Reports of lake monsters absolutely abound across the entire planet. Amongst the most famous ones are Scotland’s Loch Ness Monster, Ogopogo of Lake Okanagan, and Champ of Lake Champlain. The big question is: if the “things” are real, then what, exactly, are they? On the matter of the Loch Ness Monster, creature-seekers have suggested they may be relic populations of plesiosaurs, marine reptiles that are believed to have become extinct tens of millions of years ago. Other theorists suggest the creatures might be immense eels. Sturgeon have been suggested for some reports. And there is also the supernatural scenario.
There is, however, yet another angle, too: the idea that the beasts of Loch Ness are salamanders, albeit of a very (very) large size. Salamanders are amphibians that are noted for their long tails, blunt heads, and short limbs and which – in the case of the Chinese giant salamander – can reach lengths of six feet.

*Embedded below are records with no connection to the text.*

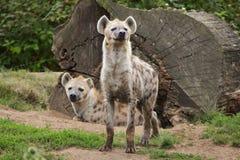 Crocuta macchiato del Crocuta dell'iena Immagini Stock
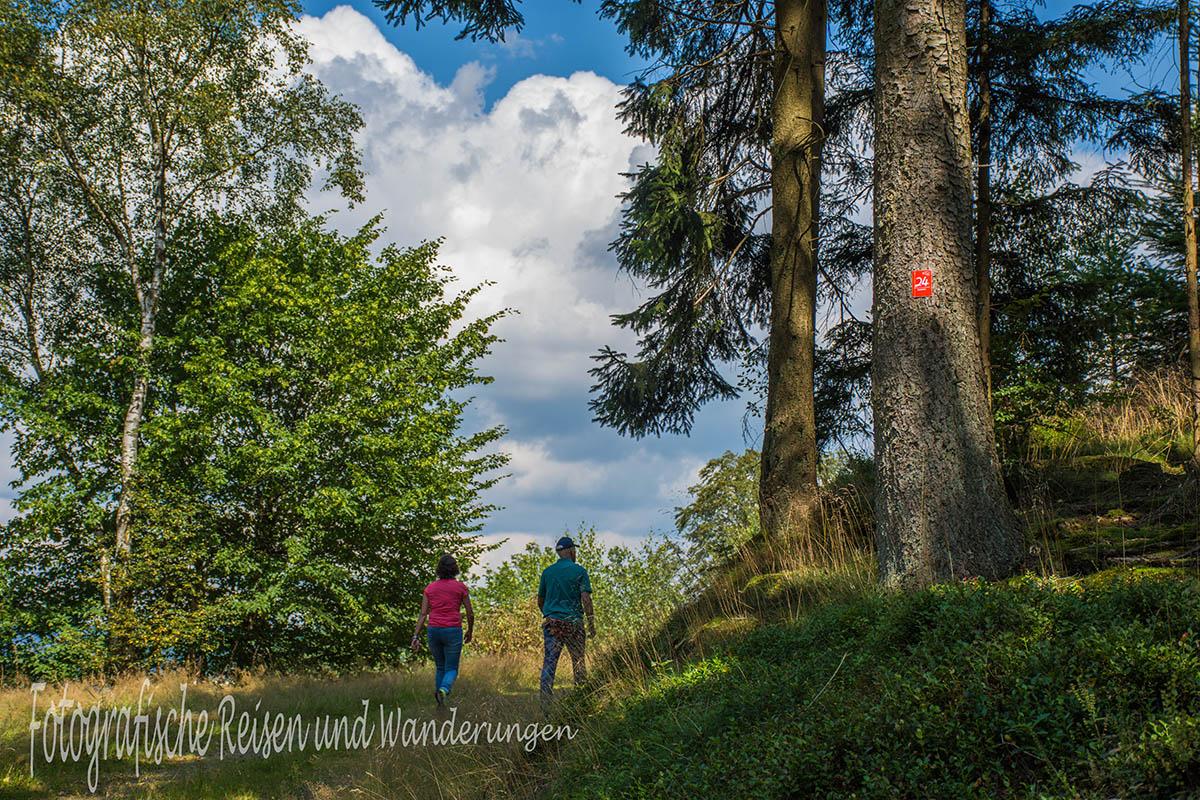 BergischerStreifzugBaumweg (103)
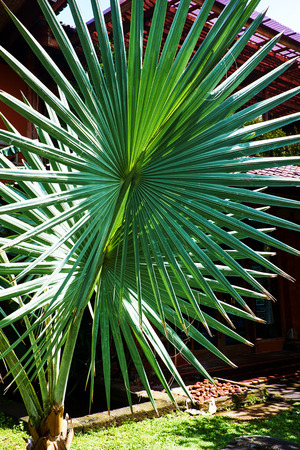 nervure: palm leaf structure Stock Photo
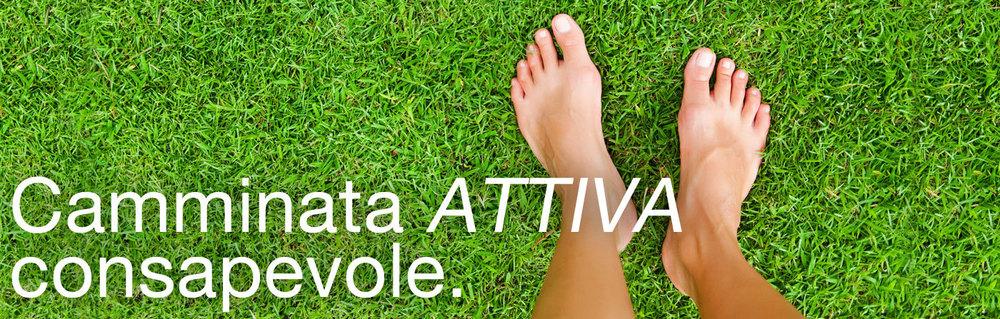Testata_Box_03.jpg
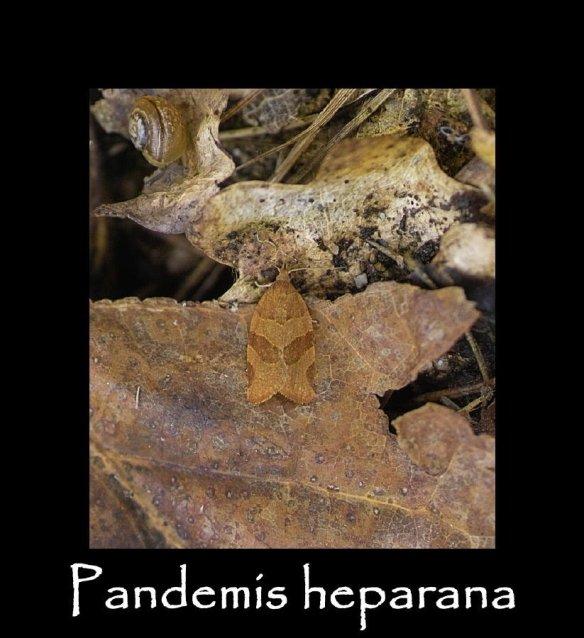 T Pandemis heparana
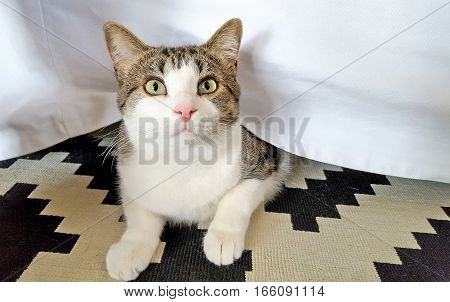 cute tabby cat peeking from under a white bed skirt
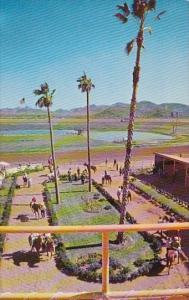 Turf Paradise Phoenix Arizona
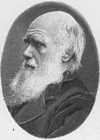 Coloriages Charles Darwin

But, here’s the important question: is it possible that some salamanders could grow much larger, even to the extent of fifteen to twenty-five feet? Controversial? Well, yes, of course it is. Implausible? Some would say maybe not. Steve Plambeck is someone who has done an incredible amount of work on the giant salamander theory, in relation to the specific matter of the Loch Ness Monster. He says:
“Nessie is a bottom dwelling, water breathing animal that spends very little time on the surface or in mid-water, although just enough to be spotted visually or by sonar on very rare occasions. Its forays up from the depths are most likely made along the sides of the Loch, to feed on the fish which are predominantly found along the sides.” Plambeck also notes that, “Such behavior is only consistent with a fish, or aquatic amphibian.”
It’s a theory also commented upon by researcher Erika. In doing so, she makes a very notable and thought-provoking reference to the Chinese salamander, observing that it “spends most of its time lying at the bottom, waiting for prey to swim past. It strikes quickly and then retreats. This is not an active animal, and it’s entirely possible they could live in a lake as big as Loch Ness without ever being seen at the surface.”
Roland Watson is the author of The Water Horses of Loch Ness, a book on the Nessies that makes for excellent reading. Roland, too, has waded into this controversy of a Loch Ness salamander:
“Before long neck stories began to dominate peoples’ thinking, some held to the view that Nessie was some form of outsized amphibian and in particular the salamander. I am a bit partial to a fish-like amphibian or amphibian-like fish theory myself, so we are in agreement to some degree there. An amphibian has its issues just like any other Nessie theory but I am sure it can hold its own in the Nessie pantheon.”
Seekers of unknown animals, in the deep waters of Loch Ness, might be disappointed by the possibility that some of our most famous lake-monsters could merely be salamanders and nothing else (giant-sized or otherwise). After all, the plesiosaur theory is one that the media loves to discuss, that is a staple part of numerous books, and which has more than a few followers. Belief-systems (in any aspect of the world of the unknown) are, for many, hard to let go of.
But – and here’s the important thing – if actually confronted, at close quarters, by such a creature – possibly one of twenty-to-twenty-five-feet in length – very few would people probably quibble with the notion that such a thing should be classified as a monster!